** Data supplied **

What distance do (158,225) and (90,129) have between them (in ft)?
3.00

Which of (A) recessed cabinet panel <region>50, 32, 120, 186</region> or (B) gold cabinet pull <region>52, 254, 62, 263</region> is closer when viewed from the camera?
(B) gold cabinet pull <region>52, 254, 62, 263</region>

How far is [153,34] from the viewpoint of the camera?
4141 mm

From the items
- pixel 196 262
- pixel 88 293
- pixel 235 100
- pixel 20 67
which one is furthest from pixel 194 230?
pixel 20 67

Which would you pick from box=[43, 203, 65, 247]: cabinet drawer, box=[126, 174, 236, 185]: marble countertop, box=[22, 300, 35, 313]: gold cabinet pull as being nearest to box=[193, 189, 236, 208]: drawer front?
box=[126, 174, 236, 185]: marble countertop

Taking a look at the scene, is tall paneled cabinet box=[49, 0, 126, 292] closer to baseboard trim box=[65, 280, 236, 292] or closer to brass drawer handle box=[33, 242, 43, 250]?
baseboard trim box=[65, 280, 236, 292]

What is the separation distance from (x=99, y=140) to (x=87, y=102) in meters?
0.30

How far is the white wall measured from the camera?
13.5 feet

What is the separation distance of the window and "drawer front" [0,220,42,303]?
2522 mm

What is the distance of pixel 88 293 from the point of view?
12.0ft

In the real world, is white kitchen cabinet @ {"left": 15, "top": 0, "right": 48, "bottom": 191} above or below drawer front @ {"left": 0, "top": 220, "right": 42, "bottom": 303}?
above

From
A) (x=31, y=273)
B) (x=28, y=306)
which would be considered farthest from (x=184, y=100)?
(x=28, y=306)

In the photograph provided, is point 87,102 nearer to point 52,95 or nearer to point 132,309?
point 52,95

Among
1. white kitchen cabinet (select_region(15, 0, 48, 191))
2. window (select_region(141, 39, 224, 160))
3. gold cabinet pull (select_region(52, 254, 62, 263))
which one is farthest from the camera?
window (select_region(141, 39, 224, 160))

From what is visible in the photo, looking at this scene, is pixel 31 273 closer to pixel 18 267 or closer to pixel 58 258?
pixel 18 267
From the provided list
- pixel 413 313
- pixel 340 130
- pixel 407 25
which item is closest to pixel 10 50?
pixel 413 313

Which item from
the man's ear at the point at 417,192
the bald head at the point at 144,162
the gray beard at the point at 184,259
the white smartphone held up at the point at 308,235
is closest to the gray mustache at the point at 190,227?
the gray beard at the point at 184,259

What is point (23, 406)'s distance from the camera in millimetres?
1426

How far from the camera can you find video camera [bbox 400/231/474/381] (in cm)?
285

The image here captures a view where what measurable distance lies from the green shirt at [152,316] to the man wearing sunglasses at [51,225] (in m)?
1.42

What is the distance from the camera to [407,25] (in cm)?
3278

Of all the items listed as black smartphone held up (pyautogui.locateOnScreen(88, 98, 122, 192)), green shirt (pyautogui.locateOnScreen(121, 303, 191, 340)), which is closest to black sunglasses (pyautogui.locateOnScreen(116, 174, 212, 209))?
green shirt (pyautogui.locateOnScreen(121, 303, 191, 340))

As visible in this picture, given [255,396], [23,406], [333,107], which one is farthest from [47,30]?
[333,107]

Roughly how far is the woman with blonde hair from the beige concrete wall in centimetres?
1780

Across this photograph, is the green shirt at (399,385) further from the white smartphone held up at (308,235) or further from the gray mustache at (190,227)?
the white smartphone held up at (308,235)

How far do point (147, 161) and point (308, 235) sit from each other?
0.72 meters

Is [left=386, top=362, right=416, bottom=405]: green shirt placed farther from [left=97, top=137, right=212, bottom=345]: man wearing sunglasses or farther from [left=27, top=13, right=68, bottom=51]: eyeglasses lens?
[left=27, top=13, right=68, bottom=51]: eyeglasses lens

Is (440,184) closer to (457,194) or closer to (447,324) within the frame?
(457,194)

** Your task **
Return the listing above in its exact form.

** Written reply **
What distance do (158,225) and (90,129) have between them (in ft)?
3.00

Which of (A) recessed cabinet panel <region>50, 32, 120, 186</region> or (B) gold cabinet pull <region>52, 254, 62, 263</region> is closer when viewed from the camera?
(B) gold cabinet pull <region>52, 254, 62, 263</region>

How far is [153,34] from the viewpoint of the camera?
4141 mm

From the items
- pixel 196 262
- pixel 88 293
- pixel 235 100
- pixel 20 67
which one is furthest from pixel 194 230?
pixel 20 67

Which would you pick from box=[43, 203, 65, 247]: cabinet drawer, box=[126, 174, 236, 185]: marble countertop, box=[22, 300, 35, 313]: gold cabinet pull as being nearest to box=[193, 189, 236, 208]: drawer front?
box=[126, 174, 236, 185]: marble countertop

Taking a look at the scene, is tall paneled cabinet box=[49, 0, 126, 292] closer to baseboard trim box=[65, 280, 236, 292] or closer to brass drawer handle box=[33, 242, 43, 250]?
baseboard trim box=[65, 280, 236, 292]

What is the separation distance from (x=99, y=140) to (x=87, y=102) in meters?
0.30

How far is the white wall measured from the camera?
13.5 feet

What is the separation distance of the window and "drawer front" [0,220,42,303]?
2522 mm

What is the distance of pixel 88 293 from the point of view?
12.0ft

In the real world, is white kitchen cabinet @ {"left": 15, "top": 0, "right": 48, "bottom": 191} above or below drawer front @ {"left": 0, "top": 220, "right": 42, "bottom": 303}?
above

From
A) (x=31, y=273)
B) (x=28, y=306)
which would be considered farthest from (x=184, y=100)?
(x=28, y=306)

In the photograph provided, is point 87,102 nearer to point 52,95 or nearer to point 132,309?
point 52,95

Among
1. white kitchen cabinet (select_region(15, 0, 48, 191))
2. window (select_region(141, 39, 224, 160))
3. gold cabinet pull (select_region(52, 254, 62, 263))
which one is farthest from the camera?
window (select_region(141, 39, 224, 160))

From what is visible in the photo, looking at this scene, is pixel 31 273 closer to pixel 18 267 or closer to pixel 58 258?
pixel 18 267
From the provided list
- pixel 413 313
- pixel 340 130
- pixel 407 25
which item is closest to pixel 10 50?
pixel 413 313

Which item from
the man's ear at the point at 417,192
the bald head at the point at 144,162
the gray beard at the point at 184,259
the white smartphone held up at the point at 308,235
is closest to the gray mustache at the point at 190,227?
the gray beard at the point at 184,259

What is point (23, 406)'s distance from the camera in millimetres?
1426

How far from the camera can you find video camera [bbox 400/231/474/381] (in cm)?
285

The image here captures a view where what measurable distance lies from the green shirt at [152,316] to the man wearing sunglasses at [51,225] (in m)?
1.42

What is the distance from the camera to [407,25] (in cm)?
3278

Of all the items listed as black smartphone held up (pyautogui.locateOnScreen(88, 98, 122, 192)), green shirt (pyautogui.locateOnScreen(121, 303, 191, 340)), which is closest to black sunglasses (pyautogui.locateOnScreen(116, 174, 212, 209))?
green shirt (pyautogui.locateOnScreen(121, 303, 191, 340))

As visible in this picture, given [255,396], [23,406], [333,107], which one is farthest from [47,30]?
[333,107]

Roughly how far is the woman with blonde hair from the beige concrete wall in centimetres?
1780

Across this photograph, is the green shirt at (399,385) further from the white smartphone held up at (308,235) or further from the gray mustache at (190,227)?
the white smartphone held up at (308,235)

How far do point (147, 161) and point (308, 235) sit from each other?
0.72 meters

Is [left=386, top=362, right=416, bottom=405]: green shirt placed farther from [left=97, top=137, right=212, bottom=345]: man wearing sunglasses or farther from [left=27, top=13, right=68, bottom=51]: eyeglasses lens?
[left=27, top=13, right=68, bottom=51]: eyeglasses lens

Is (440,184) closer to (457,194) or closer to (447,324) within the frame?
(457,194)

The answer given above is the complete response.